Meet the chefs
“My name Is Bernadeta M. Nagita, but my friends simply call me Sweet or Nagita. My talent and desire for cooking came to the surface when at eight, I was taken to the village to live with my sickly 65-year-old granny. Somehow, I took on the role of parenting her and her great grandchildren, primarily ensuring there was food cooked every day.
It is not easy to spice up village food but I remember attracting little children in the homestead to our house with my cooking. My interest kept growing, and I remember being asked to help with the cooking at a village wedding reception.
The reverend in attendance asked if was interest in joining a “cook school”. I, however, never got round to getting formal training. I just kept cooking through school, and even more when my friends at university discovered my love for cooking and kept asking me to cook for them. I tried compiling and having my recipes published, but only for about a month as I got busy with my career as a communications personnel.
My recipe choices for Easter
I do not eat red meat. That is why I love chicken, something I have enjoyed since childhood. Once, I carried a live cock to my university hostel and my roommate called her friends to come see “our live hen” before I cooked it.
What it takes to be a good cook
It requires confident guesswork and improvisation, experimentation and dealing with failure and uncertainty in a creative way. If you are careful to use the proper ingredients and not try to take shortcuts, you can usually come up with something good.”
This host of the Kitchen Delight cookery show on NTV also has no formal training in catering. His skill and interest was a result of watching his mother put together different foods to produce tasty meals for the family over the years.
The 30-year-old pursued a bachelor of Arts in Education at Makerere University majoring in Economics, but insists he is not in the wrong profession as he also teaches cookery.
Most of his recipes, he says, are his original concoctions that will not be found in any recipe books. “Cooking is all about experimenting and coming out with something lovely to the eye, and delicious to one’s taste buds,” he says.
Bernadeta M. Nagita’s recipe choices
Nagita, a 26-year-old who loves to cook, gives you two recipes; an elaborate one for those who have time and help and a simple 45-minute sauce that will make things different at your table.
1. Roasted Chicken stew
1. Wash and drain the chicken pieces.
2. Light the charcoal stove until half red-hot
3. Place the matooke peels over the heated charcoal on the stove, then place the mesh.
4. Spread the chicken over the mesh and regulate the heat to ensure the chicken does not get burnt.
5. Roast until the pieces achieve an evenly distributed layer of golden brown.

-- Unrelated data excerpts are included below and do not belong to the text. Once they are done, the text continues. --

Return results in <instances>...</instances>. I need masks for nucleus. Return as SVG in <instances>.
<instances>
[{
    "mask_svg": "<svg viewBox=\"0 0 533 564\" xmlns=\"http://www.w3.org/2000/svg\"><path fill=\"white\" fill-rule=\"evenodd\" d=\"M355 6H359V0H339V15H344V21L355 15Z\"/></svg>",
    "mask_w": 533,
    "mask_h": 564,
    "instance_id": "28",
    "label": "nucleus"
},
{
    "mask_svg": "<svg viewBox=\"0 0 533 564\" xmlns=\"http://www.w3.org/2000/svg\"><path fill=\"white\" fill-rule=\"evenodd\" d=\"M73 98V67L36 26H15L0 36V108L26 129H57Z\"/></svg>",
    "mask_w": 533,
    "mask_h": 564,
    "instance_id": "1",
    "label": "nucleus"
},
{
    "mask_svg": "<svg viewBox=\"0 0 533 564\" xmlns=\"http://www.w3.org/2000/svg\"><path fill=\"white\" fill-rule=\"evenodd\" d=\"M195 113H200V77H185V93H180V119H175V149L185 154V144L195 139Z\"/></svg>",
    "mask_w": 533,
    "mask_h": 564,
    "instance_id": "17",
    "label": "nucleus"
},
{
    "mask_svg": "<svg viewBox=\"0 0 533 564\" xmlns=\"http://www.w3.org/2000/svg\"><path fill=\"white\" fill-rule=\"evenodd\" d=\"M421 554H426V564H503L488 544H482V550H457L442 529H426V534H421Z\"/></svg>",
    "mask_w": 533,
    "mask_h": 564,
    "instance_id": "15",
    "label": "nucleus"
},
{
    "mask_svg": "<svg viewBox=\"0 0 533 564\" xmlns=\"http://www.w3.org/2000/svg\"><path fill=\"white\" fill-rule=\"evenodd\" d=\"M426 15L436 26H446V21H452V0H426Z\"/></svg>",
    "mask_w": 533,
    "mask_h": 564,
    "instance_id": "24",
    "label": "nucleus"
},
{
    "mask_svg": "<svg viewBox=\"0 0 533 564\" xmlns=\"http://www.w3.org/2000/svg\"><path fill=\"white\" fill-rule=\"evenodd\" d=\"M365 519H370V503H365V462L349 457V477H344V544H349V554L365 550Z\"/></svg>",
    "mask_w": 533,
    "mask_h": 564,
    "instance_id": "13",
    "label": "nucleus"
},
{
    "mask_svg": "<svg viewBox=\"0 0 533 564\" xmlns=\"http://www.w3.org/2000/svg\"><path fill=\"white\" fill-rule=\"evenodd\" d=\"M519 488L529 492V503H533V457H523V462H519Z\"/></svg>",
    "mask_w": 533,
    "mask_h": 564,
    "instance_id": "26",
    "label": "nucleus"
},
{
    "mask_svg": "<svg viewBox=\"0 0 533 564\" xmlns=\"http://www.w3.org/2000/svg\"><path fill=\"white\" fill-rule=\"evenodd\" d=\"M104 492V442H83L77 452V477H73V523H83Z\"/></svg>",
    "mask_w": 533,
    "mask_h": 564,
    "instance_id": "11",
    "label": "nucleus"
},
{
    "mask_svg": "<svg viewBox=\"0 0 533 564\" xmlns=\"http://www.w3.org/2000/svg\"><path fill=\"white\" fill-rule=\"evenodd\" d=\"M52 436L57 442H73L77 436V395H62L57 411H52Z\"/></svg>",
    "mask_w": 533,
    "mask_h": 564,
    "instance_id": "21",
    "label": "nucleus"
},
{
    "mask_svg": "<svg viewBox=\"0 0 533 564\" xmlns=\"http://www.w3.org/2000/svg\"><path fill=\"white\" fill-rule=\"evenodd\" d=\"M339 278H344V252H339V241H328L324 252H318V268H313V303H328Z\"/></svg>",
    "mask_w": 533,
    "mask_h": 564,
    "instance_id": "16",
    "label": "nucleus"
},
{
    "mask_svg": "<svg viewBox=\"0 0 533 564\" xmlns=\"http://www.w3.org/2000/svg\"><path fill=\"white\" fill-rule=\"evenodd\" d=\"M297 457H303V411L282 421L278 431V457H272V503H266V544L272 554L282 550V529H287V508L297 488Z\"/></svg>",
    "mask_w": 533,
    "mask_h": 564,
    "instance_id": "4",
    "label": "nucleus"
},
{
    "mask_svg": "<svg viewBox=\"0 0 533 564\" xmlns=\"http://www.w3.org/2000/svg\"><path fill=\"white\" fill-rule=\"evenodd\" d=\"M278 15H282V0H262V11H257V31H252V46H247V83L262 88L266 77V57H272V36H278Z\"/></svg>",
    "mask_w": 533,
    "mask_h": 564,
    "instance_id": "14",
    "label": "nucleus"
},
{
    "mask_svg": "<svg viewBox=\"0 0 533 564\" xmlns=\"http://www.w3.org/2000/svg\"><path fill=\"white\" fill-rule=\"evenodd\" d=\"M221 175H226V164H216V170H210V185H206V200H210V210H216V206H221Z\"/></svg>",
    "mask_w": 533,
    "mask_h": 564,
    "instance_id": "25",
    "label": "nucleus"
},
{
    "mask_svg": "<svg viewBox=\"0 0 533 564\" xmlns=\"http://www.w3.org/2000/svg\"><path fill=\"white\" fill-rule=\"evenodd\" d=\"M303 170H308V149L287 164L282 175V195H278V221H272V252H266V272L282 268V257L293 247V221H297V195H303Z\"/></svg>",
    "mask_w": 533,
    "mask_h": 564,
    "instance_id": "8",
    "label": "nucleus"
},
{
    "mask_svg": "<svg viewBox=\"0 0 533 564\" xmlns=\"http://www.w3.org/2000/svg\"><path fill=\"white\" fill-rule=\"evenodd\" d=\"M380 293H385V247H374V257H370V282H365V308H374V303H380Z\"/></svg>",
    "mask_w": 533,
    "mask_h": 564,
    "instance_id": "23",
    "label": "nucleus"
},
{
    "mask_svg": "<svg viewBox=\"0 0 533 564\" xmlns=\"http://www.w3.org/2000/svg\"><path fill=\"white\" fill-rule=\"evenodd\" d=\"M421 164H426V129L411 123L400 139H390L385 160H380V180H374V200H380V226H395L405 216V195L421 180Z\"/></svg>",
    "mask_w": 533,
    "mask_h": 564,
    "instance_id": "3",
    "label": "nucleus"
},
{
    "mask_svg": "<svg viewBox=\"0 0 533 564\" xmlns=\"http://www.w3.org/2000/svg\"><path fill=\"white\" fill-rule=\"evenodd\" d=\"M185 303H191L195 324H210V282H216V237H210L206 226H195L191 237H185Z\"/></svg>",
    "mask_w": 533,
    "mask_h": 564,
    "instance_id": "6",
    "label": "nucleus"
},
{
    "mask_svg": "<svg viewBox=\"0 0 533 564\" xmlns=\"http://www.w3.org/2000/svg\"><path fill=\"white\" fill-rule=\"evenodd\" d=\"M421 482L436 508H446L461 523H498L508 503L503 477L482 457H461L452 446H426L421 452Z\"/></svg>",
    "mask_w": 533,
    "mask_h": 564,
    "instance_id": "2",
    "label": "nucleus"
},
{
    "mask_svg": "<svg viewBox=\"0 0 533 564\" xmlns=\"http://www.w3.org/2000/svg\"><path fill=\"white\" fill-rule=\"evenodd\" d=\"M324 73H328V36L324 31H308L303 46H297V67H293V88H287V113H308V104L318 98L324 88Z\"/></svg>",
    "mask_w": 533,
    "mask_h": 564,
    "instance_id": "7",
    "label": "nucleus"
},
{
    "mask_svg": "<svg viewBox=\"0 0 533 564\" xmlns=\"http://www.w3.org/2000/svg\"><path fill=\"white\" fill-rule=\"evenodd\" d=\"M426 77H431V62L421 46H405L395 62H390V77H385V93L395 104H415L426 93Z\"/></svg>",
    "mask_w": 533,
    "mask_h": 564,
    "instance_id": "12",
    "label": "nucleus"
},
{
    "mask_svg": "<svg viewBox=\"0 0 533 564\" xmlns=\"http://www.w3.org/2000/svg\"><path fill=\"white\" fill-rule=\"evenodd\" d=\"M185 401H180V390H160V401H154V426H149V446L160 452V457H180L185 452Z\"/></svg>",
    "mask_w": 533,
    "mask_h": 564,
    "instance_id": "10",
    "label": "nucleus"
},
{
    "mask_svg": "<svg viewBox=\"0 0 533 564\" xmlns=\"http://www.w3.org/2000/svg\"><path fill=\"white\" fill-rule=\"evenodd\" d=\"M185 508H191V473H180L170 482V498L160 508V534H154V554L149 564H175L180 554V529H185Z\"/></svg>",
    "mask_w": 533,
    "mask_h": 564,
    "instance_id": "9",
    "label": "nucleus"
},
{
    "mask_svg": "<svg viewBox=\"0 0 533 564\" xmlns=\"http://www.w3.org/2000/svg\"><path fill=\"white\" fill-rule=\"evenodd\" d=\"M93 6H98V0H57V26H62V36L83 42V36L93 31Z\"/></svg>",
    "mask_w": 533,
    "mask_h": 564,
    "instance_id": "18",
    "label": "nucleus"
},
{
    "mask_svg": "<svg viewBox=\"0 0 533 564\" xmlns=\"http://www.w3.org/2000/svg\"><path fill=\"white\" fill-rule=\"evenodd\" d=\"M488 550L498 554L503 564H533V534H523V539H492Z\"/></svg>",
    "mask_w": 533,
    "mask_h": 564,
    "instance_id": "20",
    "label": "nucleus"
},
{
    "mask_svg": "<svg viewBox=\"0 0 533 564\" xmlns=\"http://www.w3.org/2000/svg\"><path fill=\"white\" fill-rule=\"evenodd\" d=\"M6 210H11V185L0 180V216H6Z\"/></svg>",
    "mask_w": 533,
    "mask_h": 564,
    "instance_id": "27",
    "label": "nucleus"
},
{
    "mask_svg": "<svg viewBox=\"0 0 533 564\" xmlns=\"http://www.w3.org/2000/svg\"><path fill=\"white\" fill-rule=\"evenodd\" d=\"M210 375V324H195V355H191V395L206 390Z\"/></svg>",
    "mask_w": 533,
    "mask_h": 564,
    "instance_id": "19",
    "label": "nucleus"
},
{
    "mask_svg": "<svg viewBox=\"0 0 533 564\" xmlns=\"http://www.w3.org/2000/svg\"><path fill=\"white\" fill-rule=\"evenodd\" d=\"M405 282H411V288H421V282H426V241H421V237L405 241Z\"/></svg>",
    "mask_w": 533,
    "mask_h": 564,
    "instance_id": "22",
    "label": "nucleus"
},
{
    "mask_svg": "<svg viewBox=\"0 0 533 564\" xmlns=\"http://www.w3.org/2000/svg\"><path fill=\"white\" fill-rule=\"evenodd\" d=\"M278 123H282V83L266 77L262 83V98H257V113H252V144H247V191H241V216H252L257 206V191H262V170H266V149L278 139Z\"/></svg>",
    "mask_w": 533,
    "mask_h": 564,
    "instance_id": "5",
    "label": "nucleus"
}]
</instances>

6. Stack the pieces in a dry pan.
7. Slice the onions, and the tomatoes into round thin layers.
9. Chop the green pepper.
2. Metal net or mesh for roasts (akatimba)
3. Whole chicken chopped in pieces
4. 1kg of matooke peels
5. Two cloves of onions
6. One green pepper
7. Three sizeable tomatoes
8. A charcoal stove
• Add 25ml of oil into a dry pan and heat
• Add half the chopped onions.
• Add the chicken pieces, stir and add one litre of water. Add a little salt, royco and stir.
• Cover and allow to cook for 40 minutes.
• Drain out the water (now the soup) into a clean pan and cover it. Return the chicken on fire and allow all the soup to drain out until the pan base forms a golden-brown layer.
• Add 15ml of oil, and the rest of the onions, then fry until the onions are brown.
• Add the tomatoes and stir until they get ready.
• Add salt and royco this time to taste, then pour the green pepper and the initially drained chicken soup too.
• Cover and allow to cook until chicken is ready.
• Turn off the fire and allow the sauce settle for about 10 minutes.
This sauce is best served with steamed matooke and posho. You could also serve it with rice or macaroni.